On the old, smoke-tinged ceiling, amidst the stains and shadows, Ada looked for a thin white face, a face only she could see by tilting her head at a certain angle; the face leaned down towards her and gestured to her, mysteriously. Ada smiled, snuggled up in her father’s arms, closed her eyes and fell asleep.
4
Ada was seven years old and had more or less grown accustomed to living with her aunt and cousins. Lilla and Ben didn’t bother her. Her aunt only paid attention to her in the presence of her father, who no longer took her with him to work, now that he needn’t worry about her. And so she was even more alone than before; she played silently on the old settee or in the courtyard. On Sundays, Lilla took her out. It was convenient for Lilla to have her little cousin with her when she met with boys from the local schools; she could count on Ada to run ahead obediently, to remain silent, when they got home, about what had actually happened, and to confirm all her lies.

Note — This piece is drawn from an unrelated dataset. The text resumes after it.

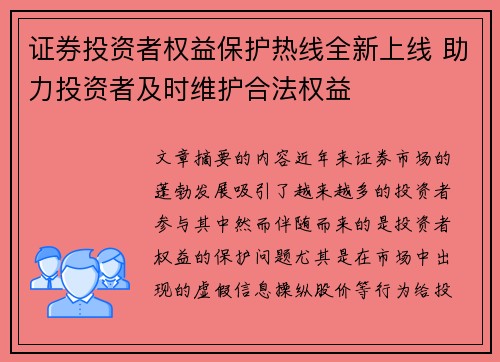 证券投资者权益保护热线全新上线 助力投资者及时维护合法权益

文章摘要的内容近年来证券市场的蓬勃发展吸引了越来越多的投资者参与其中然而伴随而来的是投资者权益的保护问题尤其是在市场中出现的虚假信息操纵股价等行为给投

In winter, the young people met up in the tea shops (they were of an age when love stimulates the appetite); they consumed an alarming number of heart-shaped pastries filled with cream and sprinkled with pink sugar, some of which they generously offered to Ada. They had to be careful as they ate not to let any crumbs fall into the folds of their coats as a tell-tale sign to the shrewd eyes of their mothers.